If you have spent time above ground in the past few years, you have heard about the business value of participating in online communities.
The “big three” (LinkedIn, Facebook, and Twitter) have almost taken over the Internet with their popularity. These sites are so popular that they are considered always ways to communicate versus being just websites. However, their massive popularity hasn’t decreased the value of niche online communities for business. They have in fact promoted sub-cultures and sub-communities within themselves (think public Facebook pages and LinkedIn groups.) If you have focused your energy on getting a social media presence, versus developing your real participation in a community of your real interest, now’s the time to start.
Participating in any online community can be hard to do right. A lot of times, your end goal is selfish: maybe you want to recruit marketing professionals, so you spam the forum of CMO.com, or you want to reach project managers, so you blast ProjectManagers.net. Maybe you want to reach virtualization experts, so you throw a ton of discussions up on a LinkedIn group for virtualization & cloud computing.
Your actions are understandable – you just want to talk to people about your great opportunity. You’re potentially helping someone – and that’s what these online community sites are for, right? Professional networking and all that stuff?
The problem is that it’s easy to not behave in an online community. They aren’t anonymous (usually), but we aren’t confronted with real life people. It’s easy to be self-serving, opinionated, and perceived as shallow. The issue is that these identities that we create for ourselves are permanent. The importance of our online identity is getting more important every day to our professional success. We have to remember to be ourselves, not someone else, in every avenue of life, including online communities.
Every online community has their own cast of characters – some of them good, others… not so much. There is a real pattern to it: communities develop the personalities of their participants, and identities are shaped because of it. Make sure that you use online communities to be yourself and reflect the best parts of yourself.

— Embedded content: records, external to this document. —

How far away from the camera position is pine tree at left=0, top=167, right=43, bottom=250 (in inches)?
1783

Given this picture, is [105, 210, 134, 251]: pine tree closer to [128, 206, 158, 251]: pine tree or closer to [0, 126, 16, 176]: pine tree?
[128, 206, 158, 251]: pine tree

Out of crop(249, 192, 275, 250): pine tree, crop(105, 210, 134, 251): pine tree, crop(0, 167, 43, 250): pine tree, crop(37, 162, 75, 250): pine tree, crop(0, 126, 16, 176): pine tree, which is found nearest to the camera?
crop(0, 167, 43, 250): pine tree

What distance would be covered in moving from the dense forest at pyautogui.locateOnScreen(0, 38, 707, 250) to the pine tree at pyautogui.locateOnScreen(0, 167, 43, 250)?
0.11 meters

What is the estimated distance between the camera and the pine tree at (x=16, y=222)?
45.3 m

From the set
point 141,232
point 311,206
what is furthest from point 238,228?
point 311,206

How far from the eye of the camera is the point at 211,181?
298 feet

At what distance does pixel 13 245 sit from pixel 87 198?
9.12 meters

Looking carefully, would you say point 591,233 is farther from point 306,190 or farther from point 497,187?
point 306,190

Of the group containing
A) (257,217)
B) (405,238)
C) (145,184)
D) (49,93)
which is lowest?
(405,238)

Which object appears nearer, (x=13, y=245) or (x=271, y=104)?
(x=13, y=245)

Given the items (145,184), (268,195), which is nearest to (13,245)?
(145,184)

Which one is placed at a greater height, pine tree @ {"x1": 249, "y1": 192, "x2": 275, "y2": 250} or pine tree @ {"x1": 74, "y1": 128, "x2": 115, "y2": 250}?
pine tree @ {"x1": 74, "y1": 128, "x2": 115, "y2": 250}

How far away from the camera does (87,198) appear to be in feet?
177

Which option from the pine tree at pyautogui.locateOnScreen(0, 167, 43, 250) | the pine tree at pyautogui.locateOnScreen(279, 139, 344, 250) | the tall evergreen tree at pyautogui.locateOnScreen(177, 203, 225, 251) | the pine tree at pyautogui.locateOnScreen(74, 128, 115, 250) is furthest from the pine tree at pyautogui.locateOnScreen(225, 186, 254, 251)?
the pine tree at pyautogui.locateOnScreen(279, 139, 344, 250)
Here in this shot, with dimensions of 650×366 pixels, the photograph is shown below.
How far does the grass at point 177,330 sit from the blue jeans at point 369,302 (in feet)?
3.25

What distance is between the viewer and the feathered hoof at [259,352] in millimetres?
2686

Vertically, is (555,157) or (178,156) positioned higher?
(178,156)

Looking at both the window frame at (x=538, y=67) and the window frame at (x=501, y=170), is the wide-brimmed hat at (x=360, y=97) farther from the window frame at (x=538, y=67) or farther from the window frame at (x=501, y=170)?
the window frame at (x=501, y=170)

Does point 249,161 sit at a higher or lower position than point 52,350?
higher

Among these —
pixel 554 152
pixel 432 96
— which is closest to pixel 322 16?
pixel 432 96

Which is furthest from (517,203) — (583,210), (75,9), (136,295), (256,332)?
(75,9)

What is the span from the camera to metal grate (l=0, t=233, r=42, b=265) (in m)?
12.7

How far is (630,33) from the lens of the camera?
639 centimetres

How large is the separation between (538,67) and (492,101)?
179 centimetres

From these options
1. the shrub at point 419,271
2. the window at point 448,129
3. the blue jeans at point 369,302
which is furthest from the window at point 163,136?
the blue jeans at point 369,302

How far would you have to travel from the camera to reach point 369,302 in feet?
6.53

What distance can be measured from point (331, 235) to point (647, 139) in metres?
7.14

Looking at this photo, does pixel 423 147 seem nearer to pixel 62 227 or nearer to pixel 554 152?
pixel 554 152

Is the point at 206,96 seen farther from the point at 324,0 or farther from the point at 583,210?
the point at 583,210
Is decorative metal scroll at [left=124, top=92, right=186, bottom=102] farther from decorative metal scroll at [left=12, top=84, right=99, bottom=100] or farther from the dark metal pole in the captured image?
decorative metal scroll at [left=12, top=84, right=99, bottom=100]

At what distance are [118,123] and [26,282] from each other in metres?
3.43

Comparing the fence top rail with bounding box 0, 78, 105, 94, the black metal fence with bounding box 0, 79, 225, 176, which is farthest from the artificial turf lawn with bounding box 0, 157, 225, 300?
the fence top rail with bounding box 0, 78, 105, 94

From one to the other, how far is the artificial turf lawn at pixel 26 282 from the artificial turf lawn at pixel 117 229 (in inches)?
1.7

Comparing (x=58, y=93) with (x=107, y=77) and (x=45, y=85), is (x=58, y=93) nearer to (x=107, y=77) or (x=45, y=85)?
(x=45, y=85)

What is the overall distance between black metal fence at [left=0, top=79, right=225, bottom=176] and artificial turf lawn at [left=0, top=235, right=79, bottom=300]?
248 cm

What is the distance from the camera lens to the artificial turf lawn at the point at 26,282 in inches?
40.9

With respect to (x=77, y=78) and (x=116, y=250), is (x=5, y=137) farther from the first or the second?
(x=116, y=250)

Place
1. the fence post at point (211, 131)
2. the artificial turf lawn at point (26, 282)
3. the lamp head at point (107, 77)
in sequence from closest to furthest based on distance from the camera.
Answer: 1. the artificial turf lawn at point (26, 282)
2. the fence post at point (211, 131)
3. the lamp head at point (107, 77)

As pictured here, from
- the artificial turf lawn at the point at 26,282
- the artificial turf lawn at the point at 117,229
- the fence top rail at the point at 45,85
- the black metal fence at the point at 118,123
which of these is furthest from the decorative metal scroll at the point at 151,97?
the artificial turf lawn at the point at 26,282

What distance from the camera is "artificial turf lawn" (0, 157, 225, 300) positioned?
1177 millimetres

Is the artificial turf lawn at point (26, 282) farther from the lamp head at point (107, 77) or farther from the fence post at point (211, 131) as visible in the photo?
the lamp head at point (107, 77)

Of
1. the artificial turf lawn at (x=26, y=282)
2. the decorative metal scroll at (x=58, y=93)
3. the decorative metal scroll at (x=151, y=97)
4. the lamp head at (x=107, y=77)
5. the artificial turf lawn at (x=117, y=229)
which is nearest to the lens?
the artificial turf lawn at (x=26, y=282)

Don’t become one of these characters!
- The brawler: Takes issue with everybody. Gets personal. Uses real life knowledge about people to attack them online.
- The cop: Thinks they are there to police the community. Reports infractions. Asks for special privileged from the site owner. Calls people out on every infraction of the rules. Brings up real life legal consequences of silly online discussions.
- The snake oil salesman: Sells and promotes themselves online, but in a sneaky way. Answers every question by turning it into a promotional opportunity. Never says anything helpful. Never says anything that isn’t promotional.
- The drunk: Says things that they would never say in real life about themselves and others. Tells long winded stories about themselves. Their trials and problems are aired for the community.
- The gossip: Brings up things said in a personal context in an online community. Talks about what people said and how they said it. Quotes you on social media without asking. Takes what you say about ideas and turns it into statements about individuals.
- The town crier: Ok, this is a stretch, but it’s easy to not only say the wrong things, but to just say too much and annoy people. Did you have to write 9 forum discussions? Did you have to pronounce yourself to be there and open to introduction 6 times? Do you stand in the proverbial street of the web, shouting until no one can hear themselves think?
Successfully working and networking within an online community takes time, patience, and a little bit of elbow grease. But they are a great way to establish yourself in a community that you are essentially not a part of in real life. If you think of yourself as a contributor, versus simply using the site for your own purposes, it’s possible to use these sites to develop stronger business relationships and a better professional reputation.
If you try to just be yourself, as in real life, you’ll win friends, establish your identity, and maybe develop some new business. An online community is, in the end, another vehicle for your personal expression – make sure that it’s what you want other people to see.